给定文段:
前言¶
每当运行中的程序/服务出现问题的时候我们都希望能够尽快定位问题的原因,能够复现问题和解决问题。 一般都会想如果能知道程序正在进行什么操作就好了,如果能马上复现问题就好了,如果能知道当前程序内变量的值就好了。知道这些信息的方法有很多种,本文介绍一种通过预置后门的方法来调试运行中进程的思路和方法。
常用的预置后门的方法是:通过定义信号处理程序,在接收到相应的信号时,进行特定的,便于调试和查找问题的操作。 比如下面将要举的两个例子:
- 接收到信号时输出便于调试的特定信息
- 接收到信号时开启远程调试服务
接收到信号时输出便于调试的特定信息¶
比如输出当前程序的 traceback 信息,这样就可以知道当前程序运行到哪里了,甚至知道代码执行位置的局部变量和全局变量的值。
在下面的示例程序中,程序在接收到 USR1 信号时输出程序的 traceback 信息:
# -*- coding: utf-8 -*-
from queue import Queue
import signal
import sys
import threading
import time
import traceback
def output_tracebacks(signum, frame):
id2thread = {}
for thread in threading.enumerate():
id2thread[thread.ident] = thread
for thread_id, stack in sys._current_frames().items():
stack_list = traceback.format_list(traceback.extract_stack(stack))
print('thread {}:'.format(id2thread[thread_id]))
print(''.join(stack_list))
def setup_backdoor():
signal.signal(signal.SIGUSR1, output_tracebacks)
def worker(q):
while True:
task = q.get()
if task is None:
break
# do something with task
time.sleep(1.2)
def producer(q):
for x in range(100):
q.put(x)
time.sleep(1)
q.put(None)
setup_backdoor()
q = Queue()
t1 = threading.Thread(target=producer, args=(q,))
t1.start()
t2 = threading.Thread(target=worker, args=(q,))
t2.start()
for t in [t1, t2]:
t.join()
运行程序并通过 USR1 信号激活后门,获取程序的 traceback 信息:
$ python testa.py &
[1] 79163
$ kill -s USR1 79163
thread <Thread(Thread-2, started 123145565609984)>:
File "/xxx/lib/python3.6/threading.py", line 884, in _bootstrap
self._bootstrap_inner()
File "/xxx/lib/python3.6/threading.py", line 916, in _bootstrap_inner
self.run()
File "/xxx/lib/python3.6/threading.py", line 864, in run
self._target(*self._args, **self._kwargs)
File "testa.py", line 30, in worker
time.sleep(1.2)

任务要求:
将上方给定文段中自“运行程序并通过 USR1 信号激活后门,获取程序的”起、至“self._target(*self._args, **self._kwargs)”止（含这部分文字）的内容一字不改地返回。

记录信息:
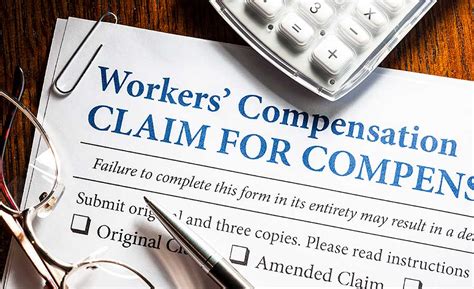 An Insight Into The Benefits Of Workers Compensation Insurance - sevillacircada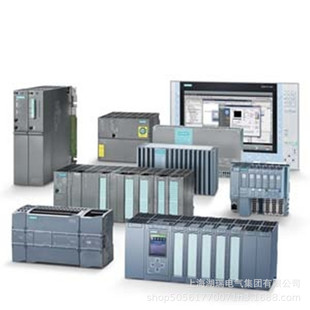 ���T��S7-300 MMC �ȴ惦�� 2MB 6ES7953-8LL31-0AA0 8LL20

参考解答:
运行程序并通过 USR1 信号激活后门,获取程序的 traceback 信息:
$ python testa.py &
[1] 79163
$ kill -s USR1 79163
thread <Thread(Thread-2, started 123145565609984)>:
File "/xxx/lib/python3.6/threading.py", line 884, in _bootstrap
self._bootstrap_inner()
File "/xxx/lib/python3.6/threading.py", line 916, in _bootstrap_inner
self.run()
File "/xxx/lib/python3.6/threading.py", line 864, in run
self._target(*self._args, **self._kwargs)